Il existe des périodes dans l’histoire où de vieilles certitudes et des arrangements commencent soudain à se fissurer sous le poids de leurs propres contradictions. Dans les années trente et soixante-dix, la nature même du système semblait s’effondrer sur elle-même. Pourtant, notre déclin à l’époque n’était pas, en fin de compte, le résultat d’un échec décadent, mais de forces échappant à notre contrôle : la maturation réussie de l’Amérique.
Aujourd’hui, il est difficile de ne pas être inquiet par le sentiment que nous entrons à nouveau dans l’une de ces époques qui submergeront notre vieil ordre en décomposition. Des vagues de puissance industrielle chinoise menacent de recouvrir le dernier vestige de notre industrie compétitive, tandis que l’approche alarmante de l’IA et la montée imprévisible de Donald Trump risquent de bouleverser tout le reste. Et alors que Keir Starmer se prépare à présenter son très attendu « Programme de changement », même ses conseillers proches sentent le sol se dérober sous leurs pieds. Ils ont le sentiment d’être à la fois des représentants du nouveau monde émergent et des placeholders dans un interrègne avant quelque chose de complètement différent.
C’est une image frappante — celle de régents plutôt que de monarques — et étonnamment consciente de soi de la part d’un gouvernement qui, à bien des égards, donne toutes les indications de ne pas comprendre l’ampleur du défi auquel il fait face.
Un sentiment de malaise s’est également installé dans le pays, à peine cinq mois après l’arrivée de son nouveau gouvernement. L’objectif du Premier ministre est de dissiper cet ennui avec le discours le plus important de son mandat. Pourtant, il échouera presque certainement. Non pas parce que ce qu’il dit sera déraisonnable ou que les objectifs qu’il fixe seront erronés — ils ne le seront pas — mais parce que nous entrons dans l’une de ces périodes de changement qui nécessite une forme de leadership qui le dépasse. Peut-être même au-delà de tous nos principaux politiciens d’aujourd’hui.
Charles de Gaulle a gouverné la France à travers deux grands moments de bouleversement. Ayant créé le « mythe nécessaire » d’un pays uni dans la résistance pendant la guerre, son deuxième grand accomplissement, selon son biographe Julian Jackson, a été de transformer la défaite de la France en Algérie en 1962 en une sorte de victoire. Il a dit aux Français que, « bien que militairement victorieux, [ils] avaient accordé l’indépendance à l’Algérie conformément à son engagement historique en faveur des droits de l’homme ». L’histoire n’était pas vraie, bien sûr, mais après des années de tourments et de honte, les Français étaient heureux de le croire.
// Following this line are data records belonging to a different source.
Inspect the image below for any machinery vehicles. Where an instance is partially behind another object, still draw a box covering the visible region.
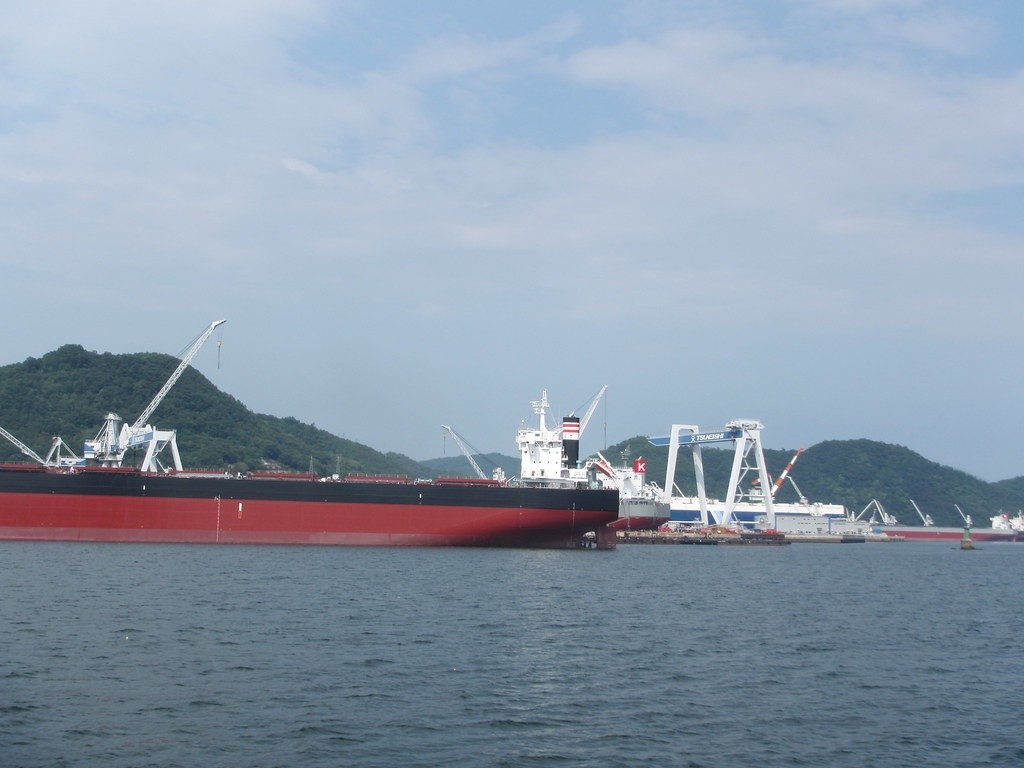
[1,318,228,468]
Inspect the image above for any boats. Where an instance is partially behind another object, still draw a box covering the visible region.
[1,461,618,546]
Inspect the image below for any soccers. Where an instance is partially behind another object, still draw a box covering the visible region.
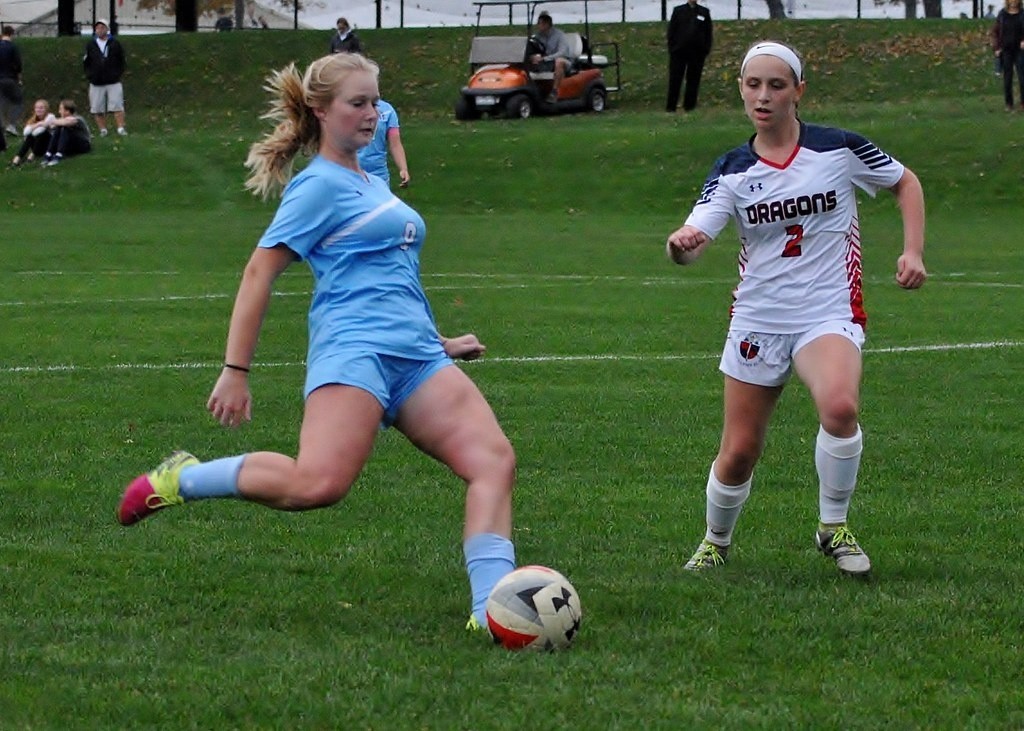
[486,564,585,651]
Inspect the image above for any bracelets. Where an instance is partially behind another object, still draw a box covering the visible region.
[223,363,249,372]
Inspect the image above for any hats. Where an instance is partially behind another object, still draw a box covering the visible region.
[95,19,111,31]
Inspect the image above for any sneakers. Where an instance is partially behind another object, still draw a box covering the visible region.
[686,541,729,572]
[815,519,871,576]
[116,450,200,525]
[467,613,492,638]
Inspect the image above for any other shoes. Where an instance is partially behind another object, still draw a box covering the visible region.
[547,92,557,104]
[100,131,109,137]
[5,162,20,171]
[1004,105,1013,113]
[119,130,128,136]
[42,158,61,167]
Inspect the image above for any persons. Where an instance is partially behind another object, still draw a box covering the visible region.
[0,25,25,136]
[986,4,996,17]
[666,0,713,113]
[530,13,575,104]
[8,100,56,167]
[663,42,927,572]
[993,0,1024,111]
[356,99,410,190]
[115,53,518,636]
[82,18,128,137]
[330,18,361,53]
[39,99,92,167]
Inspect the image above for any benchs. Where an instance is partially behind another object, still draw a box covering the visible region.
[530,33,582,79]
[577,31,609,66]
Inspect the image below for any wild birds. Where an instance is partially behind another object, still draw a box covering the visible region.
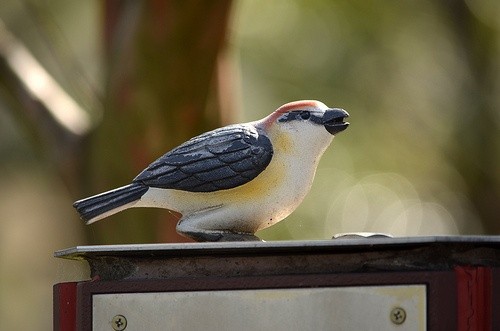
[73,99,351,242]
De Gaulle a plus tard réfléchi dans ses Mémoires de guerre que, aussi difficile que la réalité ait pu être pendant son mandat, il avait toujours eu le sentiment de pouvoir la maîtriser, « en y conduisant les Français à travers des rêves ».
C’est ce type de leadership qui est requis dans des moments de grand tumulte, lorsque l’ancien ordre établi est en décomposition et doit être refaçonné en une histoire morale de volonté politique. C’était, essentiellement, le plus grand accomplissement de Margaret Thatcher, tuant le consensus d’après-guerre en déclin et ouvrant la voie à quelque chose de nouveau avec une histoire de renouveau industriel qui ne s’est pas réalisée, mais qui a néanmoins fourni la direction vers un but.